(Stored data entries)
_ _ _ _

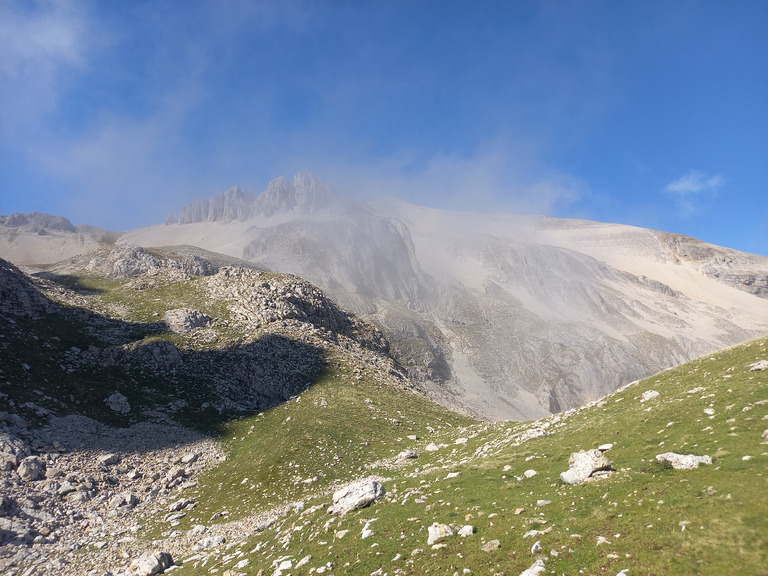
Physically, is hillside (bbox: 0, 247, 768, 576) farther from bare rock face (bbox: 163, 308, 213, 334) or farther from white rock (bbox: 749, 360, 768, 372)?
bare rock face (bbox: 163, 308, 213, 334)

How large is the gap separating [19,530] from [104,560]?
23.8ft

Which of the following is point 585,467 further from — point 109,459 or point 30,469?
point 30,469

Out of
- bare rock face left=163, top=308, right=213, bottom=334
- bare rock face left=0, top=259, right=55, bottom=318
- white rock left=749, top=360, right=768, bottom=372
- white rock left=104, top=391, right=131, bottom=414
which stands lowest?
white rock left=749, top=360, right=768, bottom=372

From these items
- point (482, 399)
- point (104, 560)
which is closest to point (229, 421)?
point (104, 560)

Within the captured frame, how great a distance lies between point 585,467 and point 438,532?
312 inches

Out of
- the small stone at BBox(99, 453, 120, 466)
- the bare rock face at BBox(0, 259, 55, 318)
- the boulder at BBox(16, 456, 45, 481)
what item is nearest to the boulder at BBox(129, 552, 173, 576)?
the boulder at BBox(16, 456, 45, 481)

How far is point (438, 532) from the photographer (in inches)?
606

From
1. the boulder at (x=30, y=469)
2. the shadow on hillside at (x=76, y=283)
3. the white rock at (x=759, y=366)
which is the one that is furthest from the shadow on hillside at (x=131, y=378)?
the white rock at (x=759, y=366)

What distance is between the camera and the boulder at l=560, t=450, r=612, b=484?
17109 millimetres

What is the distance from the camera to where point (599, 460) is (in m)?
17.3

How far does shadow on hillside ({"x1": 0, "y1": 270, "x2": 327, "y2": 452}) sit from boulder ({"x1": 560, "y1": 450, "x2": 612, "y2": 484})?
39.6 metres

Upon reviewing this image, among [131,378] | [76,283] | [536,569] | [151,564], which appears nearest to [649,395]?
[536,569]

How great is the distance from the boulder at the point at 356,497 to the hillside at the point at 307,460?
13.9 inches

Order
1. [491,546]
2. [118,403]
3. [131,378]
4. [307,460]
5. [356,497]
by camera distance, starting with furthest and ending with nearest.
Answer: [131,378] < [118,403] < [307,460] < [356,497] < [491,546]
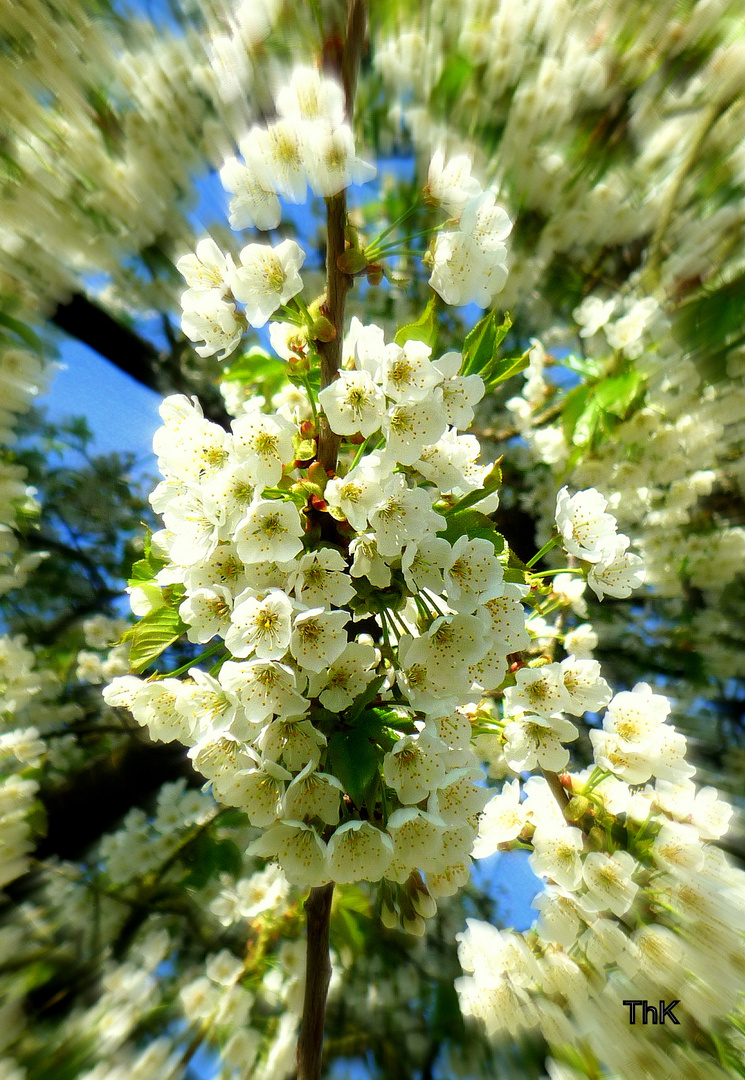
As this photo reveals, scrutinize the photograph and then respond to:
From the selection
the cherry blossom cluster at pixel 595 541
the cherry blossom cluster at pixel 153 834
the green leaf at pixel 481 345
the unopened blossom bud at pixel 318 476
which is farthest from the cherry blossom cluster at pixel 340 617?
the cherry blossom cluster at pixel 153 834

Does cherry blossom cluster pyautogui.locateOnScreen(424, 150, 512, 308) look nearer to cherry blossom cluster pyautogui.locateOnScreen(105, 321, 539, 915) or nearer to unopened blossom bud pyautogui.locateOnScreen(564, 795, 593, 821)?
cherry blossom cluster pyautogui.locateOnScreen(105, 321, 539, 915)

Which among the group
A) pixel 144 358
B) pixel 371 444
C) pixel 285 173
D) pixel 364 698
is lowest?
pixel 364 698

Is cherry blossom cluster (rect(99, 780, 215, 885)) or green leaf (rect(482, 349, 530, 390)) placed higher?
green leaf (rect(482, 349, 530, 390))

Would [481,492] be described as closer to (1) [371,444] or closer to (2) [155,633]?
(1) [371,444]

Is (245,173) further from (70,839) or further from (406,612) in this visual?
(70,839)

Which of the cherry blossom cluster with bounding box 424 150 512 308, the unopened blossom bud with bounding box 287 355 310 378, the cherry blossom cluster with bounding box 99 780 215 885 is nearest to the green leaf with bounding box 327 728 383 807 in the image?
the unopened blossom bud with bounding box 287 355 310 378

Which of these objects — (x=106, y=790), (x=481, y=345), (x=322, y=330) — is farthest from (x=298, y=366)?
(x=106, y=790)
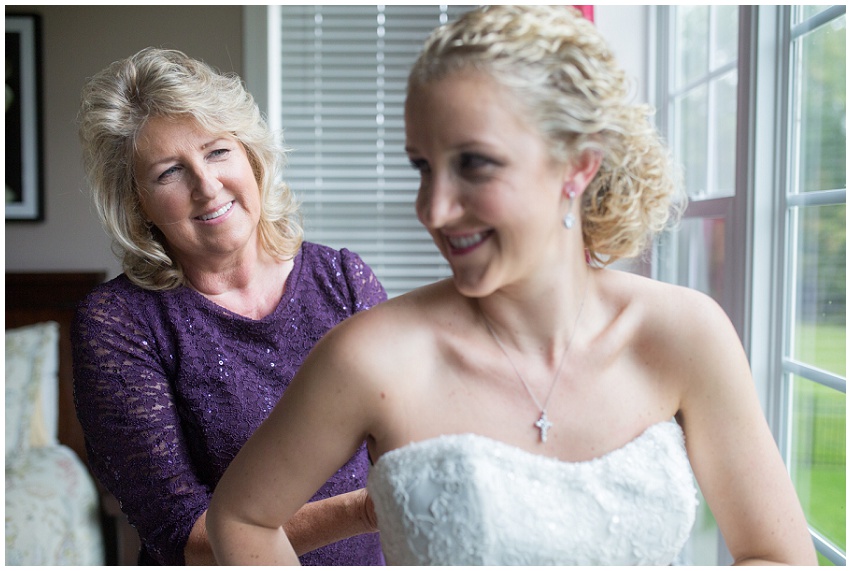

_ _ _ _

TASK TO CARRY OUT =>
Count the lines in the entries above that contain the string "locateOnScreen", treating uppercase and lowercase as different. Reply with the number only.

PROBLEM SOLUTION =>
2